- [Brano]
Sarà compito della Cina dimostrare che il prezzo dei veicoli elettrici cinesi non è sovvenzionato. Sarà un’impresa ardua, poiché è risaputo che il continuo sostegno statale è stato un fattore determinante per il successo dell’industria cinese dei veicoli elettrici.

Mentre il sussidio più esplicito del governo cinese – un credito d’acquisto una tantum per i consumatori – è terminato nel 2022, ci sono molti altri sussidi impliciti ancora in vigore nel Paese, afferma Mazzocco. Ad esempio, crediti fuori mercato, azioni fuori mercato, tariffe negoziate per l’affitto di terreni e sgravi fiscali ad hoc concessi dai governi locali.

“Un anno fa abbiamo cercato di quantificare la spesa per la politica industriale dei veicoli elettrici in diversi Paesi e abbiamo scoperto che il credito fuori mercato è stato lo strumento più significativo utilizzato in Cina, ed è stato massiccio rispetto a tutti gli altri Paesi”, afferma l’autrice. “Quindi penso che se vogliono trovare dei sussidi, li troveranno”.

Se l’indagine dovesse accertare che le aziende cinesi godono effettivamente di un vantaggio sleale, i funzionari europei potrebbero istituire un dazio d’importazione più elevato sui veicoli elettrici cinesi. Secondo Alicia Garcia-Herrero, capo economista per l’Asia-Pacifico di Natixis, una società di gestione degli investimenti, che in passato ha fornito consulenza alla Commissione europea, un’indagine completa potrebbe durare circa un anno.

Il parallelo storico più vicino è l’indagine dell’UE del 2012 sulle sovvenzioni statali cinesi nel settore dei pannelli solari. L’indagine ha quasi portato a una tariffa del 47% sui pannelli solari importati dalla Cina, ma la controversia commerciale è stata risolta all’ultimo minuto.

La Cina potrebbe non essere così fortunata questa volta, afferma Garcia-Herrero. In quel caso, il governo cinese ha fatto leva sul suo impatto sulle aziende europee e ha permesso loro di convincere i politici a fare marcia indietro. Ma le aziende automobilistiche europee, più preoccupate per la loro sopravvivenza, sono meno propense a moderare le indagini.

- [Materiale archiviato]

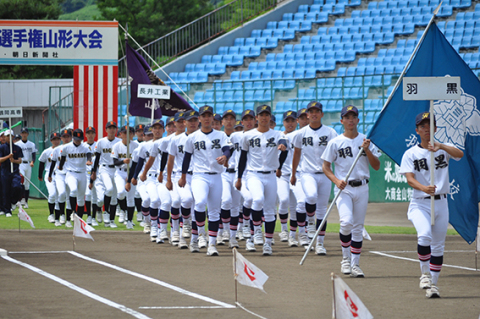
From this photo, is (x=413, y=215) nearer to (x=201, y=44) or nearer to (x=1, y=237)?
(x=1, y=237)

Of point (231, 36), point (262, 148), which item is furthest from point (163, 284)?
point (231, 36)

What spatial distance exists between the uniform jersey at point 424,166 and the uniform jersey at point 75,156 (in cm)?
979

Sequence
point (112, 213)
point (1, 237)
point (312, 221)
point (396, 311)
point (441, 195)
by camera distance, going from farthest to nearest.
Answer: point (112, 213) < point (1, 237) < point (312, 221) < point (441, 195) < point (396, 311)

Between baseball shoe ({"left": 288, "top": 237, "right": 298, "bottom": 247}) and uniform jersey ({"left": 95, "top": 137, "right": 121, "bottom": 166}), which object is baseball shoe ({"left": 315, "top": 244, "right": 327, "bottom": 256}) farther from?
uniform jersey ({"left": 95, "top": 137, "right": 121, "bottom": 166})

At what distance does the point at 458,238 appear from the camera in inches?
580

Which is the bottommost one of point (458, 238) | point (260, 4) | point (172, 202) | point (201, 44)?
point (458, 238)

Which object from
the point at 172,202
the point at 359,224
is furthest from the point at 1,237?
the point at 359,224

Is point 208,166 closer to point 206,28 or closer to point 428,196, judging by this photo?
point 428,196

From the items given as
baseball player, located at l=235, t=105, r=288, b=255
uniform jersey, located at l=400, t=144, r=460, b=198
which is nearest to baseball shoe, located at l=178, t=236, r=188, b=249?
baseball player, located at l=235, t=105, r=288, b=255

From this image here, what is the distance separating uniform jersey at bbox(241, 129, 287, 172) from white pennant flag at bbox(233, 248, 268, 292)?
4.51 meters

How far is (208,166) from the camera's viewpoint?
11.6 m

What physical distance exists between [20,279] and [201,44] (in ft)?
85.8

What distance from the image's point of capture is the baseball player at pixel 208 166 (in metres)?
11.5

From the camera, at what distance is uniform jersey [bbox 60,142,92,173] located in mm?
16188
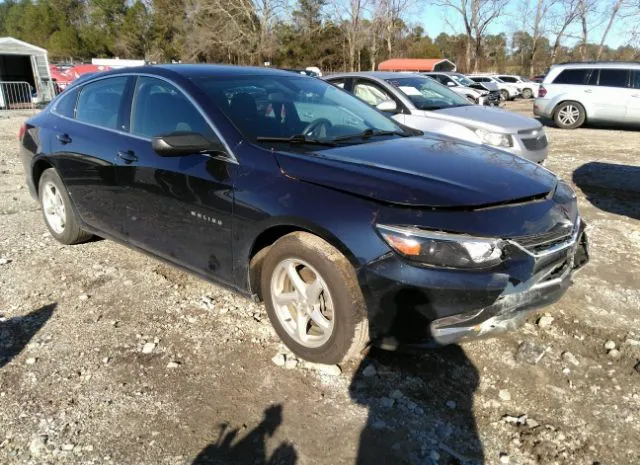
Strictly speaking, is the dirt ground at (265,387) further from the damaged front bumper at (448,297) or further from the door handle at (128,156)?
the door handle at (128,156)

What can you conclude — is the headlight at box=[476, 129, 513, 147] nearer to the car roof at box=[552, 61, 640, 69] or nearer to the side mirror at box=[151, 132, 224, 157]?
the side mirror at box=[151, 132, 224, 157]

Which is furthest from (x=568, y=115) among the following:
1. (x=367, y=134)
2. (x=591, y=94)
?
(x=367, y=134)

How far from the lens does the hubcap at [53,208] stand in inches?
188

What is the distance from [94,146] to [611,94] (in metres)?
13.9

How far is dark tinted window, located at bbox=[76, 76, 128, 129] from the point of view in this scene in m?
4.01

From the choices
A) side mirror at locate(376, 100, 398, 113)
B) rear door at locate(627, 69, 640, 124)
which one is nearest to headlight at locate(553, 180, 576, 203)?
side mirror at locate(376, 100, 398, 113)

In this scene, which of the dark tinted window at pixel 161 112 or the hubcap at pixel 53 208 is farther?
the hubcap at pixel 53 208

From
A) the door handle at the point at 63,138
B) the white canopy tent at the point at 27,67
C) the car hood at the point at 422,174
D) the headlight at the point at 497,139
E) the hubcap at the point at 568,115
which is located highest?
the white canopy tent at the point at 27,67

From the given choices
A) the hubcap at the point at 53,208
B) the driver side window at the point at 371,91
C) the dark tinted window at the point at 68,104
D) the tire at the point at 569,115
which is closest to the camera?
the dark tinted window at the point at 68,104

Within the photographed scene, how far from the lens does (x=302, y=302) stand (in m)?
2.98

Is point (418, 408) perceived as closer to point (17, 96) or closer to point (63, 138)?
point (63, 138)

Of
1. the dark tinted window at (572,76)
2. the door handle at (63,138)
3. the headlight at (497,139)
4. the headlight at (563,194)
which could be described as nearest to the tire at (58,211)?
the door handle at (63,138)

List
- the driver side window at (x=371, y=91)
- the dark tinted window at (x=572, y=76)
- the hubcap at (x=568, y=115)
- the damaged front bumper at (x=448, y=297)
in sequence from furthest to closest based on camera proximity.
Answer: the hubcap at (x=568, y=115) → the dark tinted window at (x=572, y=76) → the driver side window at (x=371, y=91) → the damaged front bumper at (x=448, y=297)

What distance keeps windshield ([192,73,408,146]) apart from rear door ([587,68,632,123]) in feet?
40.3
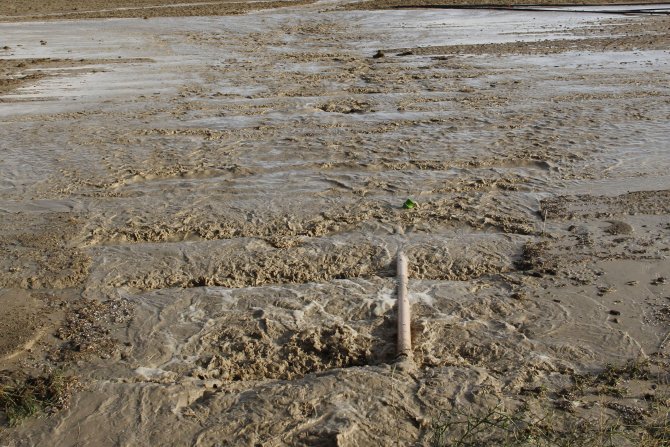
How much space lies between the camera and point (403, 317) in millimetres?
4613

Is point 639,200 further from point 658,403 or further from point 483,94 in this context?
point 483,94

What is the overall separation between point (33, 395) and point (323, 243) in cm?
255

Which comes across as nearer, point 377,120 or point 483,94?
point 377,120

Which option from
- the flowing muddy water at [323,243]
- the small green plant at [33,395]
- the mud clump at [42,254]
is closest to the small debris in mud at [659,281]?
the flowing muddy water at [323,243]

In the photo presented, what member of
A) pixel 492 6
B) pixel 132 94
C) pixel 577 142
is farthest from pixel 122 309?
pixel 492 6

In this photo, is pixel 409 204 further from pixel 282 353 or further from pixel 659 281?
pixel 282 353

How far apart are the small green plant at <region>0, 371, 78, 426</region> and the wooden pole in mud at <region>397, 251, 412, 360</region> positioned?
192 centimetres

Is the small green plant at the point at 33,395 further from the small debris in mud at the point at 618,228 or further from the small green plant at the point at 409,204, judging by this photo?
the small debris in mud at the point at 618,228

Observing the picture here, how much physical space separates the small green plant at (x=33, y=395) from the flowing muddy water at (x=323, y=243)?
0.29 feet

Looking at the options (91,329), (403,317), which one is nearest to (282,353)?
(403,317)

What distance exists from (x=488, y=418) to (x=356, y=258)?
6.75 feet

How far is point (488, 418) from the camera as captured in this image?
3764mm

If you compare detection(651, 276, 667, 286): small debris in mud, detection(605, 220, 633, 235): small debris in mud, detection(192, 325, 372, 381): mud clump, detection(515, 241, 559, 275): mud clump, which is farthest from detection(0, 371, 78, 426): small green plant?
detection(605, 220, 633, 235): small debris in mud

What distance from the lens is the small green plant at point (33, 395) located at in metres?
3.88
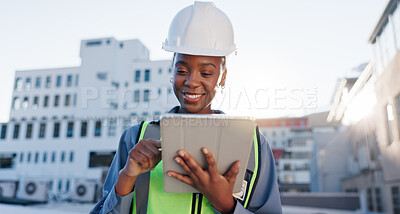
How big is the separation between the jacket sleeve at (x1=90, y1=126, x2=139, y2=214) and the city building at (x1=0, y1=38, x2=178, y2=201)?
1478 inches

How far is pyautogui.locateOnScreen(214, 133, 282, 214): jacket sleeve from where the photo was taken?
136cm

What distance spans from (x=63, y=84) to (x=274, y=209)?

- [Obiettivo indicato] Estrai parola per parola dal brano sui veicoli elettrici cinesi il passo che si apre con le parole contenenti "Sarà compito della" e si chiude con "dei veicoli elettrici.". Il materiale riportato sopra è separato e non ha legami con il brano.

- [Soluzione del compito]
Sarà compito della Cina dimostrare che il prezzo dei veicoli elettrici cinesi non è sovvenzionato. Sarà un’impresa ardua, poiché è risaputo che il continuo sostegno statale è stato un fattore determinante per il successo dell’industria cinese dei veicoli elettrici.